Arrisca-te.  Diz não, porque sim.  Ri-te, com saudável intenção.  Ignora.  Aproveita, com intensidade.  Vira as costas. Abraça sem pudor.  Desafia-te.  Puxa o tapete.  Protege-te.  Deixa sol escaldar a pele enquanto mergulhas.  Prefere tinto, sempre.  Dança, sem parar.  Queda-te em silêncio. Mas não te cales.  Exige.  Dá. Dá-te.  Agradece. Não expliques.  Não esqueças.  Não mostres as lágrimas. Mas emociona-te com tudo o que te faça pulsar

Da ida sem regresso

Tudo o que ela queria era um bilhete de ida sem regresso. Aplacar a urgência com um outro percurso. 
Alimentar a sofreguidão com novas paisagens. Ter em si todas as possibilidades perante o desconhecido. 
. Mover-se. Abandonar-se ao que pode ser. E fechar o que foi. Ir, sem volta.

Das asas

Ela tem asas.  A força dos seus pensamentos divagam com desordem, desejo e inspiração e impelem-na a um mundo alternativo só seu.  Ela não tem grilhetas, há soltura nos movimentos, palavras e olhares, em busca incessante por algo mais. Nela não cabe a banalidade, um dia igual ao outro, a cadência das rotinas esmaga-lhe o raciocínio e o sorriso.  Ela é o oposto de si mesma, como se lhe mudassem as estações do ano durante o dia, entre o sol abrasador da vontade e o negro invernoso carregado da frustração.  Ela tem asas e voa, cada vez mais, para longe.

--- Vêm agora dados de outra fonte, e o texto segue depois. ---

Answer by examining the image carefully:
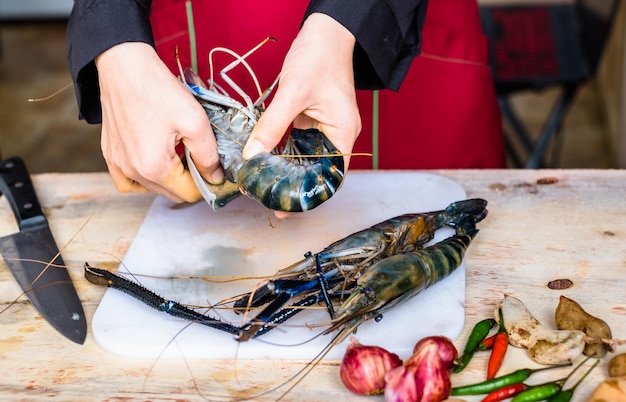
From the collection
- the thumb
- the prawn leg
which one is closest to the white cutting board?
the prawn leg

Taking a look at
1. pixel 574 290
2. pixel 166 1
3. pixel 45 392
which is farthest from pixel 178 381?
pixel 166 1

Fatalidade da terra de ninguèm

Ela não gosta de sombras. É de sol, de luz, mesmo que acolha em si um lado negro.  Recusa perante um "talvez", pois dá o sim tão naturalmente como dá o não, sem receios nem complexos.  Não concebe a indecisão, o flutuar vazio do nem vai nem fica.  Tem dúvidas, inquietações, porém o limbo da terra de ninguém é-lhe fatal.  Não concebe viver atemorizada com fraquezas, e é a continuada força a sua maior vulnerabilidade.

Do acreditar

Ela não acreditava em almas gêmeas, poções mágicas ou na cor rosa. 
Acreditava na intuição, instinto, nas feridas suturadas pelo passar dos dias. 
Acreditava na aridez, a dureza do tempo que se havia fechado em si, na beleza crua de olhares imperturbáveis e palavras implacáveis. 
Não acreditava em regressos. Quem parte, não voltará para o seu providencial regaço. 
Acreditava em construir, refazer-se, renascer se necessário, com nova pele, mais impermeável. Menos submissa ao toque.

Da arte de viver

Não crescer é um truque de insanidade saudável. 
Manter o olhar traquina, o espirito irrequieto, o pensamento matreiro. 
Um sorriso despudorado. Uma curiosidade sem fim. 
Aguentar as intempéries com a determinação de que, mal ou bem, as coisas resolvem-se, com maior ou menor tormenta e feridas que pulsam, em carne viva no interior de nós, invisíveis aos demais. 
Estar sempre em apuros é uma arte de viver.